(Scene question material)

>> Begin

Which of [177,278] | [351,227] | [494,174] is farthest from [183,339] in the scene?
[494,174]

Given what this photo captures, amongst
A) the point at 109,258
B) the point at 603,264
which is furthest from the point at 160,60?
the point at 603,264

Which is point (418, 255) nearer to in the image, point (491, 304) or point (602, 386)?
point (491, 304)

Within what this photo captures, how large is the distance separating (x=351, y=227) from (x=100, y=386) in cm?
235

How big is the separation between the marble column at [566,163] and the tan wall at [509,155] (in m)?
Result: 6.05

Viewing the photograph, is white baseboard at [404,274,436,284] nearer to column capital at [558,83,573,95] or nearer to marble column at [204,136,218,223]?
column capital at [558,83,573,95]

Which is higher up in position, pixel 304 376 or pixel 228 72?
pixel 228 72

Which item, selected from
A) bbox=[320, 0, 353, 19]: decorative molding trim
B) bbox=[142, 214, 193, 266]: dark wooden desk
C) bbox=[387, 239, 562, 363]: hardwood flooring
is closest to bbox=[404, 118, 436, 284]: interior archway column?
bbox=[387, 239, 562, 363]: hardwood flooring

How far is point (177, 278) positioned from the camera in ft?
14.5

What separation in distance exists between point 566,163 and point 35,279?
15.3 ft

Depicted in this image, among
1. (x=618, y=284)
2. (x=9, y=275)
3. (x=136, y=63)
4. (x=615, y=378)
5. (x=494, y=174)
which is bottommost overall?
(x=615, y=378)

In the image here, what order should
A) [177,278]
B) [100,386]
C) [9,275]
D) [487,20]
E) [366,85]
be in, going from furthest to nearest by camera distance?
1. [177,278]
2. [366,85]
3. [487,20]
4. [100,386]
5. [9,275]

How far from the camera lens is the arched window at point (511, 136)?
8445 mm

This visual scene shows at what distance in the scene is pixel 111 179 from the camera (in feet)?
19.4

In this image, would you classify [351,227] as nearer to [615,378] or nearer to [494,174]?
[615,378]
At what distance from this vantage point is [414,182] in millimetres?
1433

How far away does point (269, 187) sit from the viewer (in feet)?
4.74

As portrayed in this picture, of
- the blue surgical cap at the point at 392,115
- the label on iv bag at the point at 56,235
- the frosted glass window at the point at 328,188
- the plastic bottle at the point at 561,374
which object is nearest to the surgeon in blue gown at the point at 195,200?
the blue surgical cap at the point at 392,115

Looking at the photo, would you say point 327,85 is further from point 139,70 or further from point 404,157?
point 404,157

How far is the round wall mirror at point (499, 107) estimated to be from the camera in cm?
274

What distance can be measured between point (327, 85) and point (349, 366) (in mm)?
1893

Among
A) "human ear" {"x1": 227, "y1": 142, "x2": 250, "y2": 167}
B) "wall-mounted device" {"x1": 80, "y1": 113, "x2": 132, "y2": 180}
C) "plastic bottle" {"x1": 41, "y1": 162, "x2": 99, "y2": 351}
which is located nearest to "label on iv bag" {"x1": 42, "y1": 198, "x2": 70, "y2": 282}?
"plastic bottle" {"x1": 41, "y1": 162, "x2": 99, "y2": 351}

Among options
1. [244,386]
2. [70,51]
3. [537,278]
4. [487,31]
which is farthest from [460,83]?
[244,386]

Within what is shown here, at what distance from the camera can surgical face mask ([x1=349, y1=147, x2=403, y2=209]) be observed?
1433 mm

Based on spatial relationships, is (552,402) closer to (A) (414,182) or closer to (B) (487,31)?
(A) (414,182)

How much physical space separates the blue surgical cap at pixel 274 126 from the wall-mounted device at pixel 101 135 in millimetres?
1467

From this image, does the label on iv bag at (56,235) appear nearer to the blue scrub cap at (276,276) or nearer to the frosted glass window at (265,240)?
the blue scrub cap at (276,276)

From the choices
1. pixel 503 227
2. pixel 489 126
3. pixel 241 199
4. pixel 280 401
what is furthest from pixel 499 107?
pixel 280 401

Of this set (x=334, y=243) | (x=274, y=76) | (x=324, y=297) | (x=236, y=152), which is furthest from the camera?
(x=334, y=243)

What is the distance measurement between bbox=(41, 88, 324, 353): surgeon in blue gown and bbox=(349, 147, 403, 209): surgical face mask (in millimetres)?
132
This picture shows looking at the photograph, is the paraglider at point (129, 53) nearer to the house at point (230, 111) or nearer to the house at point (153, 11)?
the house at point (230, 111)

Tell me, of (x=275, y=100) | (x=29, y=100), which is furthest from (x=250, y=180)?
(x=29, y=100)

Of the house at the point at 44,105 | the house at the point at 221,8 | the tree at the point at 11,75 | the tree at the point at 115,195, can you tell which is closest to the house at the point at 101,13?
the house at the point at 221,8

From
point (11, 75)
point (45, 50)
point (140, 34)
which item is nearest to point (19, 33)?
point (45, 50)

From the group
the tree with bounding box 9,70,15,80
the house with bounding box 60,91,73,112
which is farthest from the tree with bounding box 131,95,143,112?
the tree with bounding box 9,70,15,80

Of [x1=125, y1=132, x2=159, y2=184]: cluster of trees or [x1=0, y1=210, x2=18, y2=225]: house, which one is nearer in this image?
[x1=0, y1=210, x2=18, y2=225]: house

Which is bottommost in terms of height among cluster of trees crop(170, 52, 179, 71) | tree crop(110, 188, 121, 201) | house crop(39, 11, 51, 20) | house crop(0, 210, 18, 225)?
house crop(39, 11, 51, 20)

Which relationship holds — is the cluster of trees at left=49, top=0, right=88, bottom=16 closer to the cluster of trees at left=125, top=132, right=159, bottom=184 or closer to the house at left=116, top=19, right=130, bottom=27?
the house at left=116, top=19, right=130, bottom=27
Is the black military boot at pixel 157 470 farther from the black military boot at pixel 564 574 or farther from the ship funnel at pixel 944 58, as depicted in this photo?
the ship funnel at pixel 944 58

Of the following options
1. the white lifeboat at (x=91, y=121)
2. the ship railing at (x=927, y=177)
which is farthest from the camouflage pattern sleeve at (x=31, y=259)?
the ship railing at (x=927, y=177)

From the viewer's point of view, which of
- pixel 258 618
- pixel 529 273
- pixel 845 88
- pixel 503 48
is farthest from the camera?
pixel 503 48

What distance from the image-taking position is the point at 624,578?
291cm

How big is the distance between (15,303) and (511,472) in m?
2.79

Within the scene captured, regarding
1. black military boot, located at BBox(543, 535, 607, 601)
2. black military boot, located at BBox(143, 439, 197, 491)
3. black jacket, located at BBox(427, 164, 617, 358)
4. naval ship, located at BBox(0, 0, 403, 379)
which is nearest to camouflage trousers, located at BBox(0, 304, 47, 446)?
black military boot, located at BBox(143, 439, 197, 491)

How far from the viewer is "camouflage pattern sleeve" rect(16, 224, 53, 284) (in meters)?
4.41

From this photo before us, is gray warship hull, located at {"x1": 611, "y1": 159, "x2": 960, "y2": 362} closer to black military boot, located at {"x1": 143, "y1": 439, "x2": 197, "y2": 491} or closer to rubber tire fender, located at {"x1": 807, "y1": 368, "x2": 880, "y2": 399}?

>> End

**PROMPT**
Output the lines of the material above as a JSON list of strings, with one string per line and blank lines omitted.

**SOLUTION TO THIS EXERCISE**
[
  "Which of [177,278] | [351,227] | [494,174] is farthest from [183,339] in the scene?",
  "[494,174]",
  "Given what this photo captures, amongst",
  "A) the point at 109,258",
  "B) the point at 603,264",
  "which is furthest from the point at 160,60?",
  "the point at 603,264",
  "Which is point (418, 255) nearer to in the image, point (491, 304) or point (602, 386)?",
  "point (491, 304)",
  "Within what this photo captures, how large is the distance separating (x=351, y=227) from (x=100, y=386) in cm?",
  "235",
  "How big is the separation between the marble column at [566,163] and the tan wall at [509,155] (in m)?",
  "Result: 6.05",
  "Viewing the photograph, is white baseboard at [404,274,436,284] nearer to column capital at [558,83,573,95] or nearer to marble column at [204,136,218,223]?",
  "column capital at [558,83,573,95]",
  "Which is higher up in position, pixel 304 376 or pixel 228 72?",
  "pixel 228 72",
  "Which item, selected from",
  "A) bbox=[320, 0, 353, 19]: decorative molding trim",
  "B) bbox=[142, 214, 193, 266]: dark wooden desk",
  "C) bbox=[387, 239, 562, 363]: hardwood flooring",
  "is closest to bbox=[404, 118, 436, 284]: interior archway column?",
  "bbox=[387, 239, 562, 363]: hardwood flooring",
  "How far is point (177, 278) positioned from the camera in ft?",
  "14.5",
  "What separation in distance exists between point 566,163 and point 35,279?",
  "15.3 ft",
  "Depicted in this image, among",
  "1. (x=618, y=284)",
  "2. (x=9, y=275)",
  "3. (x=136, y=63)",
  "4. (x=615, y=378)",
  "5. (x=494, y=174)",
  "which is bottommost overall?",
  "(x=615, y=378)",
  "In the image here, what order should",
  "A) [177,278]",
  "B) [100,386]",
  "C) [9,275]",
  "D) [487,20]",
  "E) [366,85]",
  "be in, going from furthest to nearest by camera distance?",
  "1. [177,278]",
  "2. [366,85]",
  "3. [487,20]",
  "4. [100,386]",
  "5. [9,275]",
  "How far from the camera lens is the arched window at point (511, 136)?",
  "8445 mm",
  "This visual scene shows at what distance in the scene is pixel 111 179 from the camera (in feet)?",
  "19.4",
  "In this image, would you classify [351,227] as nearer to [615,378] or nearer to [494,174]?",
  "[615,378]",
  "At what distance from this vantage point is [414,182] in millimetres?",
  "1433",
  "How far away does point (269, 187) sit from the viewer (in feet)?",
  "4.74",
  "As portrayed in this picture, of",
  "- the blue surgical cap at the point at 392,115",
  "- the label on iv bag at the point at 56,235",
  "- the frosted glass window at the point at 328,188",
  "- the plastic bottle at the point at 561,374",
  "which object is nearest to the surgeon in blue gown at the point at 195,200?",
  "the blue surgical cap at the point at 392,115",
  "Looking at the photo, would you say point 327,85 is further from point 139,70 or further from point 404,157?",
  "point 404,157",
  "How far is the round wall mirror at point (499, 107) estimated to be from the camera in cm?",
  "274",
  "What distance can be measured between point (327, 85) and point (349, 366) (in mm)?",
  "1893",
  "Among",
  "A) \"human ear\" {\"x1\": 227, \"y1\": 142, \"x2\": 250, \"y2\": 167}",
  "B) \"wall-mounted device\" {\"x1\": 80, \"y1\": 113, \"x2\": 132, \"y2\": 180}",
  "C) \"plastic bottle\" {\"x1\": 41, \"y1\": 162, \"x2\": 99, \"y2\": 351}",
  "which is located nearest to \"label on iv bag\" {\"x1\": 42, \"y1\": 198, \"x2\": 70, \"y2\": 282}?",
  "\"plastic bottle\" {\"x1\": 41, \"y1\": 162, \"x2\": 99, \"y2\": 351}",
  "Among options",
  "1. [244,386]",
  "2. [70,51]",
  "3. [537,278]",
  "4. [487,31]",
  "which is farthest from [460,83]?",
  "[244,386]",
  "Within what is shown here, at what distance from the camera can surgical face mask ([x1=349, y1=147, x2=403, y2=209]) be observed?",
  "1433 mm",
  "Based on spatial relationships, is (552,402) closer to (A) (414,182) or closer to (B) (487,31)?",
  "(A) (414,182)",
  "How much physical space separates the blue surgical cap at pixel 274 126 from the wall-mounted device at pixel 101 135 in millimetres?",
  "1467",
  "From this image, does the label on iv bag at (56,235) appear nearer to the blue scrub cap at (276,276) or nearer to the frosted glass window at (265,240)?",
  "the blue scrub cap at (276,276)",
  "From the choices",
  "1. pixel 503 227",
  "2. pixel 489 126",
  "3. pixel 241 199",
  "4. pixel 280 401",
  "what is furthest from pixel 499 107?",
  "pixel 280 401",
  "Of this set (x=334, y=243) | (x=274, y=76) | (x=324, y=297) | (x=236, y=152), which is furthest from the camera?",
  "(x=334, y=243)",
  "What is the distance measurement between bbox=(41, 88, 324, 353): surgeon in blue gown and bbox=(349, 147, 403, 209): surgical face mask (in millimetres)?",
  "132",
  "This picture shows looking at the photograph, is the paraglider at point (129, 53) nearer to the house at point (230, 111) or nearer to the house at point (153, 11)?",
  "the house at point (230, 111)",
  "Tell me, of (x=275, y=100) | (x=29, y=100), which is furthest from (x=250, y=180)?",
  "(x=29, y=100)",
  "Of the house at the point at 44,105 | the house at the point at 221,8 | the tree at the point at 11,75 | the tree at the point at 115,195, can you tell which is closest to the house at the point at 101,13?",
  "the house at the point at 221,8",
  "From",
  "point (11, 75)",
  "point (45, 50)",
  "point (140, 34)",
  "which item is nearest to point (19, 33)?",
  "point (45, 50)",
  "From the group",
  "the tree with bounding box 9,70,15,80",
  "the house with bounding box 60,91,73,112",
  "which is farthest from the tree with bounding box 131,95,143,112?",
  "the tree with bounding box 9,70,15,80",
  "Of [x1=125, y1=132, x2=159, y2=184]: cluster of trees or [x1=0, y1=210, x2=18, y2=225]: house, which one is nearer in this image?",
  "[x1=0, y1=210, x2=18, y2=225]: house",
  "Which is bottommost in terms of height among cluster of trees crop(170, 52, 179, 71) | tree crop(110, 188, 121, 201) | house crop(39, 11, 51, 20) | house crop(0, 210, 18, 225)?",
  "house crop(39, 11, 51, 20)",
  "Which relationship holds — is the cluster of trees at left=49, top=0, right=88, bottom=16 closer to the cluster of trees at left=125, top=132, right=159, bottom=184 or closer to the house at left=116, top=19, right=130, bottom=27?",
  "the house at left=116, top=19, right=130, bottom=27",
  "Is the black military boot at pixel 157 470 farther from the black military boot at pixel 564 574 or farther from the ship funnel at pixel 944 58, as depicted in this photo?",
  "the ship funnel at pixel 944 58",
  "Of the following options",
  "1. the white lifeboat at (x=91, y=121)",
  "2. the ship railing at (x=927, y=177)",
  "which is farthest from the camouflage pattern sleeve at (x=31, y=259)?",
  "the ship railing at (x=927, y=177)",
  "From the viewer's point of view, which of",
  "- pixel 258 618",
  "- pixel 529 273",
  "- pixel 845 88",
  "- pixel 503 48",
  "is farthest from the camera?",
  "pixel 503 48",
  "What distance from the image-taking position is the point at 624,578?",
  "291cm",
  "How big is the distance between (15,303) and (511,472) in m?",
  "2.79",
  "Within the scene captured, regarding",
  "1. black military boot, located at BBox(543, 535, 607, 601)",
  "2. black military boot, located at BBox(143, 439, 197, 491)",
  "3. black jacket, located at BBox(427, 164, 617, 358)",
  "4. naval ship, located at BBox(0, 0, 403, 379)",
  "which is nearest to camouflage trousers, located at BBox(0, 304, 47, 446)?",
  "black military boot, located at BBox(143, 439, 197, 491)",
  "How far from the viewer is \"camouflage pattern sleeve\" rect(16, 224, 53, 284) (in meters)?",
  "4.41",
  "From this photo before us, is gray warship hull, located at {\"x1\": 611, \"y1\": 159, \"x2\": 960, \"y2\": 362} closer to black military boot, located at {\"x1\": 143, \"y1\": 439, \"x2\": 197, \"y2\": 491} or closer to rubber tire fender, located at {\"x1\": 807, \"y1\": 368, \"x2\": 880, \"y2\": 399}?"
]